Navidad es temporada de vacaciones, en el trabajo y en la escuela. Todo mundo sale a la calle a comprar los regalos que se colocarán en el árbol, que serán complemento de los que traerá el Viejito de la Noche Buena (el ahora panzón Santa Clos). Es temporada de ponerse chamarras gruesas, suéteres y bufandas. Algunos se colocan gorros en la cabeza, tejidos o, los más internacionales, sacan los gorros que compraron en la Rusia de todos los zares, de todos los Putines.
La naturaleza sabe que es temporada de manzanitas para el ponche, de mandarinas para las piñatas; la sociedad sabe que es temporada de pavo (pobres jolotes), temporada de sidra (champaña en casa de los fifís); temporada de las doce uvas para los doce deseos. La tía Alicia escribía la lista de los doce deseos días antes de la cena y a la hora que daban las doce campanadas y ella tragaba las doce uvas, decía: “Uno, dos, tres…¡doce!”, y cada uno de los números significaba el deseo que se había aprendido de memoria; decía que era imposible decir todos los deseos a la misma velocidad de que comía las uvas. El tío Armando se pasaba de gracioso, bebía un trago largo de brandy, haciendo uso del comercial que decía que ese brandy estaba hecho de pura uva de calidad, acá, decía, está concentrado el jugo de mis doce deseos.
Temporada de rezos. La mayoría de personas no olvida que el centro del festejo es el nacimiento del niño Jesús, así que colocan una imagen del niño desnudito en una charola, que cargan las madrinas y los padrinos. Rezan un padre nuestro, cantan, y luego, viene el jolgorio, el santo trago y la cena. Somos tan tradicionales que no sólo bebemos la cuba con ron, sino que, además, lo acompañamos con pavo envinado. Dios mío, este cruce de bebidas hace que algunos terminen bien “engazados”, como decimos en Comitán, y que los cánticos de amor y de paz manifestados al principio, los abrazos de buena voluntad, se conviertan en tremendas patizas.
Es temporada, ya muchos lo han dicho, de cinismo al ciento por ciento. Gente que estuvo jode y jode todo el año se transforma y da abrazos y mensajes de bienaventuranza. Hay gente (me incluyo) que no hace festejo especial en esta temporada.
A mí me gusta ver todo desde lejos. Ahora (ya estoy viejo) me cae mal la excesiva quema de cuetes y de triques. Contaminan el ambiente.
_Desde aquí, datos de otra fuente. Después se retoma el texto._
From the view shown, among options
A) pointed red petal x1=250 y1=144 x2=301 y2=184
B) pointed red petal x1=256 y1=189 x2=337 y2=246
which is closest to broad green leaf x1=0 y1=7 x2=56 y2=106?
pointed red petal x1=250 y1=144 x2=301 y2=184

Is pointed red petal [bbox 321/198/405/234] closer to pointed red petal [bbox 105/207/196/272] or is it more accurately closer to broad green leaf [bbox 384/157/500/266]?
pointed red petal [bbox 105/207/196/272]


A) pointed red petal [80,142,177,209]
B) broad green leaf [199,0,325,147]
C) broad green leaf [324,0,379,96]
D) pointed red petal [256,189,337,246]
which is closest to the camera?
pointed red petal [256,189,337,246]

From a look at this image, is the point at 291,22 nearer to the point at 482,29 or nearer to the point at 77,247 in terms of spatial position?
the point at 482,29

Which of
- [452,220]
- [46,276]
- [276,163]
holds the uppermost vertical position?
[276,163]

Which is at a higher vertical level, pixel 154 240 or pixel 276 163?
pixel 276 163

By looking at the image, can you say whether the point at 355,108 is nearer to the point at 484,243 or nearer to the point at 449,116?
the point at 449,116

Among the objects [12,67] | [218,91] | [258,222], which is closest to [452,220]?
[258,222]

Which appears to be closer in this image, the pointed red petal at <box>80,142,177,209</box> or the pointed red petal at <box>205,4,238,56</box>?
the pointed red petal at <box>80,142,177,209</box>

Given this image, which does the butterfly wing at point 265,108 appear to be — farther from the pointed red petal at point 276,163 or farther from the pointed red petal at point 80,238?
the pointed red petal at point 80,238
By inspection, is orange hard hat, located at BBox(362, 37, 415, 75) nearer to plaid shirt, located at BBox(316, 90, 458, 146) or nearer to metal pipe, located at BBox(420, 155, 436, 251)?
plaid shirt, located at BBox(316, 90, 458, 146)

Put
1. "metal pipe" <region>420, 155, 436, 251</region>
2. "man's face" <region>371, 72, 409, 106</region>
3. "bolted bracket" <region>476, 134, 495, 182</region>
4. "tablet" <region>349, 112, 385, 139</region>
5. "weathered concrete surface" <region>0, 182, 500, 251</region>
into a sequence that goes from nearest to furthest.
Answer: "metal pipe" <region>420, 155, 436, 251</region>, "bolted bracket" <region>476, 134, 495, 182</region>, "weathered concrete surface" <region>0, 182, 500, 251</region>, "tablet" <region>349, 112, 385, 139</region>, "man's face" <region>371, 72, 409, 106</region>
El hermoso viejo, maestro Bernardo Villatoro, lo sentenció: los cuetes deben llamarse turrupes, porque provocan tufo, son ruidosos y peligrosos.
La mandarina es fruta de temporada navideña. ¡Ah, qué coraje hago cuando me sale una mandarina seca! Sus gajos están como bagazo. ¡Ah, qué disfrute cuando sus gajos están jugosos, dulces!
Posdata: ¡Chinchinagua! Ya recordé, el nombre del juego del burro es chinchinagua. Chin-chin-agua. Pucha, qué palabra tan sonora, como los sentones que se daban los jugadores, como las carcajadas de los que disfrutábamos el juego. En navidad es temporada de tzilín tzilín, talán talán. Tzilín tzilín hacen los vasos a la hora del brindis, antes del tococh tococh; talán talán hacen las campanas de los templos para convocar al rezo. Tzilín tzilín, tococh tococh, talán talán.